(PASSAGE PROVIDED)
──────────────────────────────

Blame! (stylized as BLAME!) is a Japanese science fiction manga series written and illustrated by Tsutomu Nihei. It was published by Kodansha in the seinen manga magazine Monthly Afternoon from 1997 to 2003, with its chapters collected in ten tankōbon volumes. A six-part original net animation was produced in 2003, with a seventh episode included on the DVD release. An anime film adaptation by Polygon Pictures was released as a Netflix original in May 2017.

Synopsis

Setting

Blame! is set in what is simply known as "The City", a gigantic megastructure now occupying much of what used to be the Solar System. Its exact size is unknown, but Tsutomu Nihei suggested its diameter to be at least that of Jupiter's orbit, or about 1.6 billion kilometers. In the manga, this is also suggested by Killy crossing an empty, spherical room roughly the size of Jupiter, suggesting that the planet had been there but was disassembled as the City grew.

As revealed in the prequel NOiSE, the City began as a much smaller structure on Earth, created by humans with the aid of the robotic "Builders." Humanity controlled the Builders through the Netsphere, a hyper-developed version of the Internet accessible only to those with an identificatory genetic marker known as the Net Terminal Gene. Any humans without the gene who attempted to access the Netsphere were exterminated by a special task force known as the Safeguards. Eventually however, a terrorist cult known as "the Order" released a virus that made all humans lose their Net Terminal Genes, thus cutting off their access to the Netsphere and their control over the Builders. Without specific instructions, the Builders began to build chaotically and indefinitely, while the Safeguards' programming degraded into killing all humans without the Net Terminal Gene whether they wanted to access the Netsphere or not.

──────────────────────────────

(INFORMATION SUPPLIED)

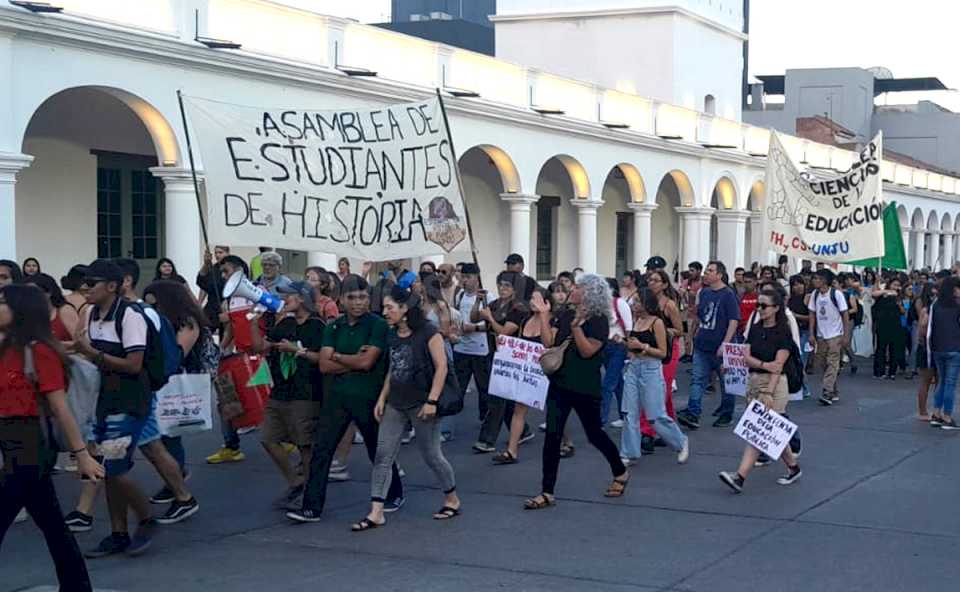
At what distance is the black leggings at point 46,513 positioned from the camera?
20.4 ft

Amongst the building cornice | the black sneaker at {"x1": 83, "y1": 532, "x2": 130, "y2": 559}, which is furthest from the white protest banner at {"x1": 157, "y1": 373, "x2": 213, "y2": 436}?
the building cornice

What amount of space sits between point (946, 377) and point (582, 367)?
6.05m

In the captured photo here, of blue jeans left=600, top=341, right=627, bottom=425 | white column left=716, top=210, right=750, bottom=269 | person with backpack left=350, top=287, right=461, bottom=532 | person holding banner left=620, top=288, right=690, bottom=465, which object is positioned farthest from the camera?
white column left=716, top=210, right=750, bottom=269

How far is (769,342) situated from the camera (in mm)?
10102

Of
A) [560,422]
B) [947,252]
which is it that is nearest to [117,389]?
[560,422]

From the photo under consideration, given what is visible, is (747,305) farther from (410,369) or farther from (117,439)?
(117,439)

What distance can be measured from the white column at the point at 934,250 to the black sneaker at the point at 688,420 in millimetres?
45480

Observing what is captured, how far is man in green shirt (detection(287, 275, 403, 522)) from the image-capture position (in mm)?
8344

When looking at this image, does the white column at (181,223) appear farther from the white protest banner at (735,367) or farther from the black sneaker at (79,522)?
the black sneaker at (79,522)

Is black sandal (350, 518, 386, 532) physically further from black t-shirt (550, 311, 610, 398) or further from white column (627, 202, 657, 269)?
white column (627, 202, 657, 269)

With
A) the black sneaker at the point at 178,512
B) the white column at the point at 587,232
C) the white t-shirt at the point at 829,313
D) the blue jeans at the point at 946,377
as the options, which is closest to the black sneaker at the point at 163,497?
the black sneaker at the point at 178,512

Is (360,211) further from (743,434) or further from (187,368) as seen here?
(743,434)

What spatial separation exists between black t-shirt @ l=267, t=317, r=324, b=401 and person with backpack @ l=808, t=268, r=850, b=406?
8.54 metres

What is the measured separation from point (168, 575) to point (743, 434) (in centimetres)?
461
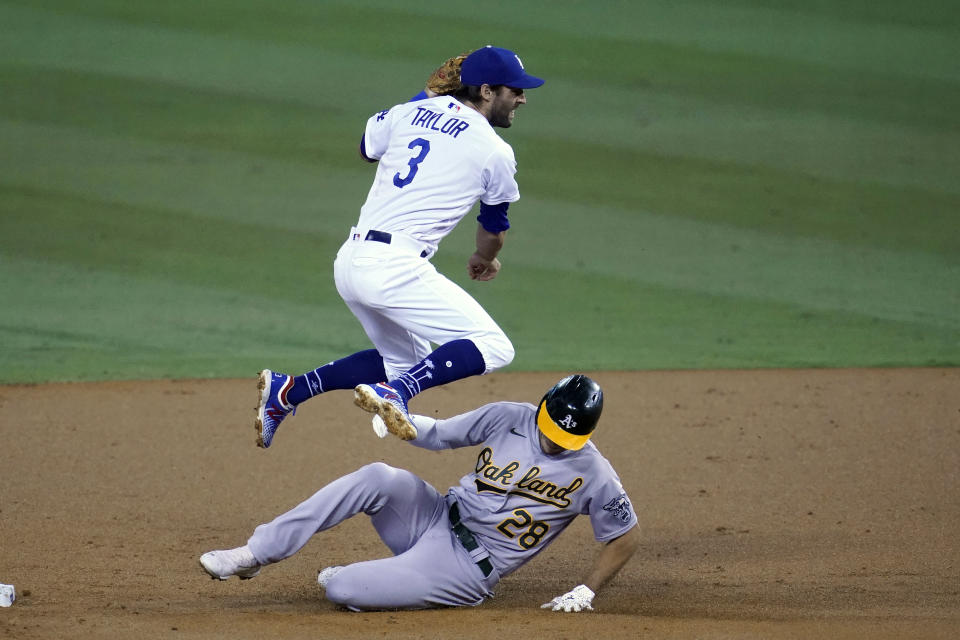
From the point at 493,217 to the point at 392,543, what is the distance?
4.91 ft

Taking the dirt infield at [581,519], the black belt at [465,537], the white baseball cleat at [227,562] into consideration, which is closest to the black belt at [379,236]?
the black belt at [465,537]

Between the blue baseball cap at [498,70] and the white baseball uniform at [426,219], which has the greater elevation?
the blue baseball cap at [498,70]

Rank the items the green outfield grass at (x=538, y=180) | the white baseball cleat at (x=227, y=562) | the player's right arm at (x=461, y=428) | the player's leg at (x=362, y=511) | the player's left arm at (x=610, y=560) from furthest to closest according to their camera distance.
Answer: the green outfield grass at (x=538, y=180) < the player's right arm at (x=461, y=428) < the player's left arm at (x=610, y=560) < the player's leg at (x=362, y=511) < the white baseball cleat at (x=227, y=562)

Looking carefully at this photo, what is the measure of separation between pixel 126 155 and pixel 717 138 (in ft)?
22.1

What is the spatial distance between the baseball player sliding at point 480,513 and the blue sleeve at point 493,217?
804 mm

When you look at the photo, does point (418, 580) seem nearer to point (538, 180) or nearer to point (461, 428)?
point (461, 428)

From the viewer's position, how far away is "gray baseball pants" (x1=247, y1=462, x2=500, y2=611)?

──────────────────────────────

(ASSIGNMENT) Transcribe the part of the Blame! manga text that starts at the words "Blame! is set" and stops after the words "the City grew.".

(EXERCISE ANSWER)
Blame! is set in what is simply known as "The City", a gigantic megastructure now occupying much of what used to be the Solar System. Its exact size is unknown, but Tsutomu Nihei suggested its diameter to be at least that of Jupiter's orbit, or about 1.6 billion kilometers. In the manga, this is also suggested by Killy crossing an empty, spherical room roughly the size of Jupiter, suggesting that the planet had been there but was disassembled as the City grew.